Problem to work on.
In the essay about learning to ski, how many years had the writer been snowboarding before trying skis?

Source document.
Can anyone tell me what the heck you're supposed to do with ski poles?



After three ski lessons, I still have no clue. I admit to a pole bias. I've ridden a snowboard for 12 blissful years without using metal sticks to help me.



Then I arrived at the rental shop in Breckenridge before my first ski lesson and was presented with poles. What was I supposed to do with them?



"Well, you, uh . . . they're, um . . . good for pushing yourself around and stuff on flat ground," a guy with baggy pants at the shop told me.



He must have been a snowboarder. I think his co-worker who grasped my poles was, too.



He told me, "OK, hold one in this hand, one in this hand . . . then just drag 'em on the snow behind you and yell 'Oh mah God y'all!' "



The advice wasn't encouraging.



Skiing always looked to me like the perfect way to separate Siamese twins. Instead of having one board to worry about, you have two. What happens when the right ski goes right and the left ski goes left, and I'm stuck in the middle? I pictured the ski patrol bringing me down the mountain in two sleds.



But this year I decided I would learn to ski anyway. It probably would be easier than spending another year explaining how I have lived in Colorado my whole life, and even worked at a mountain resort, without stepping onto skis.



A handful of beginner lesson discount packages encouraged me more.



Maybe it wouldn't be so bad, I thought as I lurched to the chairlift in hard plastic boots. After all, I've seen a lot of guys skiing who look like they know more about Miller Time than Bode Miller. Since I had time before my lesson, I tried my pole-dragging technique.



Apparently my mind exaggerated the splitting power of skis. I went up to the bunny hill and started down, poles dragging. I pointed my toes right, the skis and I both went right. I pointed my toes left, we all went left. Even when a rebel ski shot off at a dangerous angle, I brought it back.



After a few "Oh mah God y'all" runs, I'd conquered the bunny hill without falling once.



When class started, I had just one question. What about the poles?



"They don't do anything really, at least at first. Let's work on our turns," says Fred, my instructor.



We worked on our turns all day. Wedge turns, true turns, green turns, blue turns.



Picturing the skis as two little snowboards carving and twisting in tandem helped me whiz through short turns and long turns, but on every carve I let my hands hang down like a true knuckle-dragging snowboarder.



"Keep your dukes up, don't let those poles drag," Fred kept yelling. At the bottom I asked if I could leave my poles there.



"No, they're very important," Fred said.



For what? I asked.



"For . . . balance," Fred stammered. "And . . . uh, rhythm."



I asked for a demonstration at the top of the mountain.



Fred obliged, dancing down a blue run in a chain of quick turns punctuated at each edge change by quick, rhythmic stabs of his poles.



Jumping around like that, he looked like a Gore-Tex extra from the musical "Stomp."



I followed, trying to do the same thing, but I forgot the pole part and did pretty well. I even worked in a few "Oh mah God, y'all" yodels on the way.

Data below.
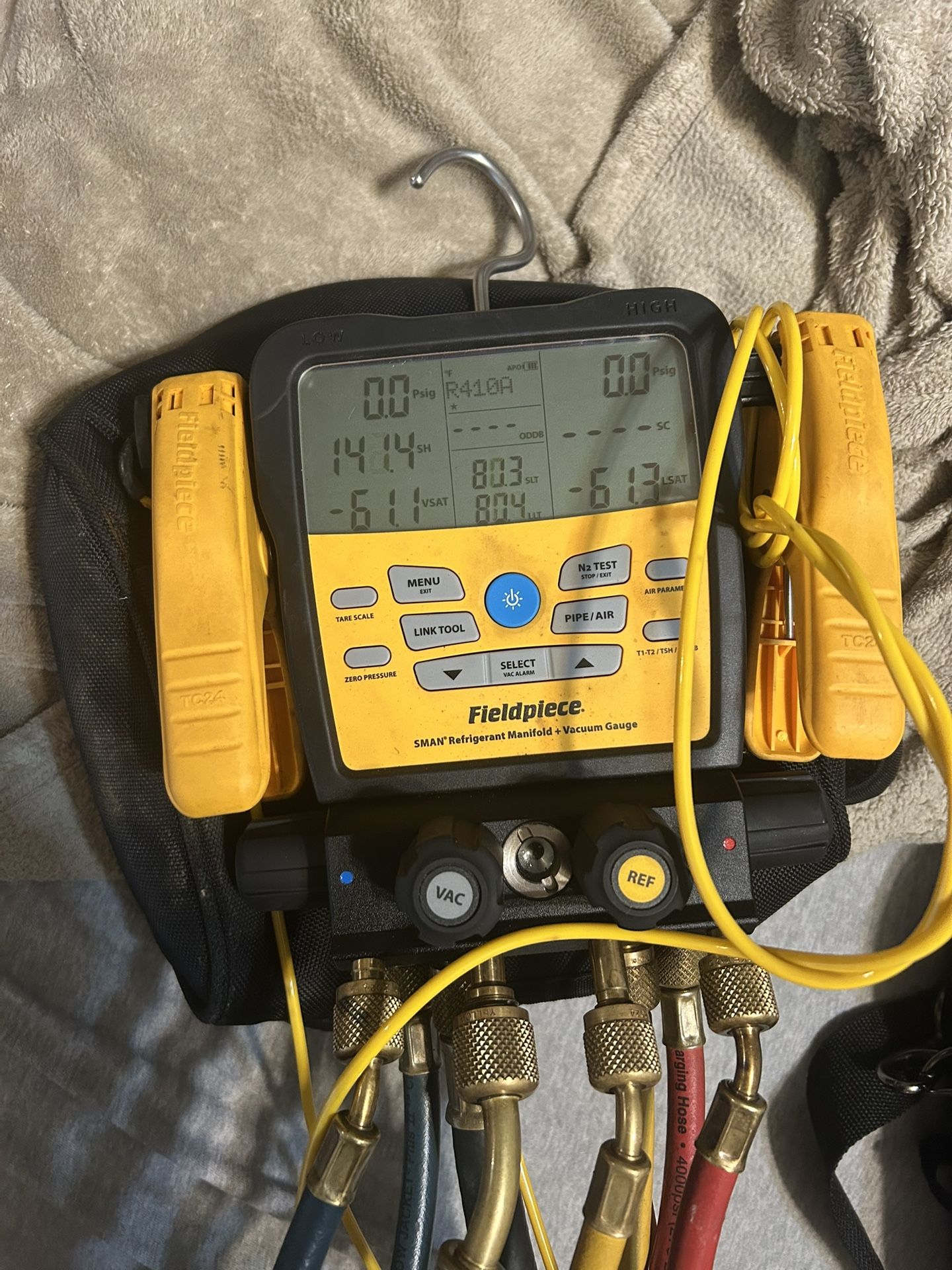HVAC Gauges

Result below.
12 years.